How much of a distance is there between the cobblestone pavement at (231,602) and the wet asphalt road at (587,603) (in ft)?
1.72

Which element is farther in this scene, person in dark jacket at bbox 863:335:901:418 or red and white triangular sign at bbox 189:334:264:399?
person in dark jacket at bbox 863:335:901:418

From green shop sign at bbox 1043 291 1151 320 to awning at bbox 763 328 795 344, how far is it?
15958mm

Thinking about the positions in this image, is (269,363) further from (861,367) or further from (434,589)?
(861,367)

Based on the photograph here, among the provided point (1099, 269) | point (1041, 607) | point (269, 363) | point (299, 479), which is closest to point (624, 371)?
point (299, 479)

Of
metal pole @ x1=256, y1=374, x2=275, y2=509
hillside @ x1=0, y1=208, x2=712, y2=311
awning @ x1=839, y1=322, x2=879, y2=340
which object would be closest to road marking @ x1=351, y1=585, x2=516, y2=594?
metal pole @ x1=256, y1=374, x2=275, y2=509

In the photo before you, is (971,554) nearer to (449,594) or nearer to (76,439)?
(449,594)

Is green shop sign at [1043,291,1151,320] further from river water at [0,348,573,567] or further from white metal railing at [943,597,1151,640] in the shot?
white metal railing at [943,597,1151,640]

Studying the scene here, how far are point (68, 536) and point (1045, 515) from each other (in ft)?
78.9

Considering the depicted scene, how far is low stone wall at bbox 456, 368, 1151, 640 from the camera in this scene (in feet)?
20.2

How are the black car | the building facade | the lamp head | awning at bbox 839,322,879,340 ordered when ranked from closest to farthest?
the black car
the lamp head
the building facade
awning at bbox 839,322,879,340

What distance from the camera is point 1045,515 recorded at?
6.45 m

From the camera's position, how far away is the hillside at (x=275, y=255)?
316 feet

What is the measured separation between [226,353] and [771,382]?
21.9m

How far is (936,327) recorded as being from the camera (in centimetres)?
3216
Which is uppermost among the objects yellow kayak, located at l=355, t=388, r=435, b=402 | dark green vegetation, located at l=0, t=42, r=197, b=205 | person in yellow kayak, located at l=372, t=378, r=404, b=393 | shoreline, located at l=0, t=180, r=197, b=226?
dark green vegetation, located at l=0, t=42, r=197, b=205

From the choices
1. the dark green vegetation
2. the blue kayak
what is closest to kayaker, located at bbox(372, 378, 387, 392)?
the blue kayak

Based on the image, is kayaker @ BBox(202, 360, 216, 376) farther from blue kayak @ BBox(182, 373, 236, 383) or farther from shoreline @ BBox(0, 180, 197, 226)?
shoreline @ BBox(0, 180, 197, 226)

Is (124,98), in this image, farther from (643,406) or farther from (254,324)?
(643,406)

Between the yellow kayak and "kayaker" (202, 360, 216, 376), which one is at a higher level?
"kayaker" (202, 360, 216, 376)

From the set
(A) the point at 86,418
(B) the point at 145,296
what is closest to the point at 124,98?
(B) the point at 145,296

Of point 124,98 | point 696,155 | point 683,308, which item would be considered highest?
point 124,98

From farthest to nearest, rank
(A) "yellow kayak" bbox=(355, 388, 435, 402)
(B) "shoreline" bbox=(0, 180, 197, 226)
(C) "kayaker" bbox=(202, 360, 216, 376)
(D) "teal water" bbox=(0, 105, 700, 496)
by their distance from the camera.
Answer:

WHAT IS EXPECTED: Nothing should be changed: write out all of the data as is.

EXERCISE RESPONSE:
How much of a distance is there between the cobblestone pavement at (231,602) and the wet asphalt road at (587,603) (in ft)?
1.72

Which element is farther in this scene, person in dark jacket at bbox 863:335:901:418 or red and white triangular sign at bbox 189:334:264:399?
person in dark jacket at bbox 863:335:901:418

From green shop sign at bbox 1043 291 1151 320 to awning at bbox 763 328 795 344, how far is it?
15958mm

Thinking about the positions in this image, is (269,363) further from (861,367) or further from (434,589)?
(861,367)

Based on the photograph here, among the provided point (1099, 269) | point (1041, 607) | point (269, 363) | point (299, 479), which is closest to point (624, 371)?
point (299, 479)

Of
metal pole @ x1=256, y1=374, x2=275, y2=509
hillside @ x1=0, y1=208, x2=712, y2=311
awning @ x1=839, y1=322, x2=879, y2=340
which object would be closest to road marking @ x1=351, y1=585, x2=516, y2=594?
metal pole @ x1=256, y1=374, x2=275, y2=509

In the photo before you, is (971,554) nearer to (449,594) or nearer to (76,439)?
(449,594)

Is green shop sign at [1043,291,1151,320] further from river water at [0,348,573,567] or further from white metal railing at [943,597,1151,640] in the shot?
white metal railing at [943,597,1151,640]

Studying the scene here, how far are point (68, 536) and point (1045, 515) from each other (in ft)?
78.9

Considering the depicted scene, how far is low stone wall at bbox 456, 368, 1151, 640 from the camera in this scene (in feet)?
20.2

How are the black car | the building facade | the lamp head | awning at bbox 839,322,879,340 ordered when ranked from closest to farthest?
the black car
the lamp head
the building facade
awning at bbox 839,322,879,340

What distance from the camera is point 1045,515 recorded at?
6.45 m

From the camera's position, how far away is the hillside at (x=275, y=255)?
316 feet

What is the measured separation between [226,353] and [771,382]?
21.9m

How far is (936,327) recorded as being from the camera (in centimetres)?
3216
Which is uppermost among the objects yellow kayak, located at l=355, t=388, r=435, b=402 | dark green vegetation, located at l=0, t=42, r=197, b=205 | person in yellow kayak, located at l=372, t=378, r=404, b=393 | shoreline, located at l=0, t=180, r=197, b=226?
dark green vegetation, located at l=0, t=42, r=197, b=205

From the choices
1. the dark green vegetation
2. the blue kayak
what is closest to kayaker, located at bbox(372, 378, 387, 392)?
the blue kayak

Based on the image, is kayaker @ BBox(202, 360, 216, 376) farther from blue kayak @ BBox(182, 373, 236, 383) or farther from shoreline @ BBox(0, 180, 197, 226)?
shoreline @ BBox(0, 180, 197, 226)

Is (124,98), in this image, farther from (643,406) or farther from (254,324)?
(643,406)

Between the yellow kayak and "kayaker" (202, 360, 216, 376), which one is at a higher level?
"kayaker" (202, 360, 216, 376)

From the set
(A) the point at 86,418
(B) the point at 145,296
what is closest to the point at 124,98?
(B) the point at 145,296

Of point 124,98 | point 696,155 | point 683,308, which item would be considered highest?
point 124,98

From farthest to nearest, rank
(A) "yellow kayak" bbox=(355, 388, 435, 402)
(B) "shoreline" bbox=(0, 180, 197, 226)
(C) "kayaker" bbox=(202, 360, 216, 376)
(D) "teal water" bbox=(0, 105, 700, 496)
by their distance from the camera.
Answer:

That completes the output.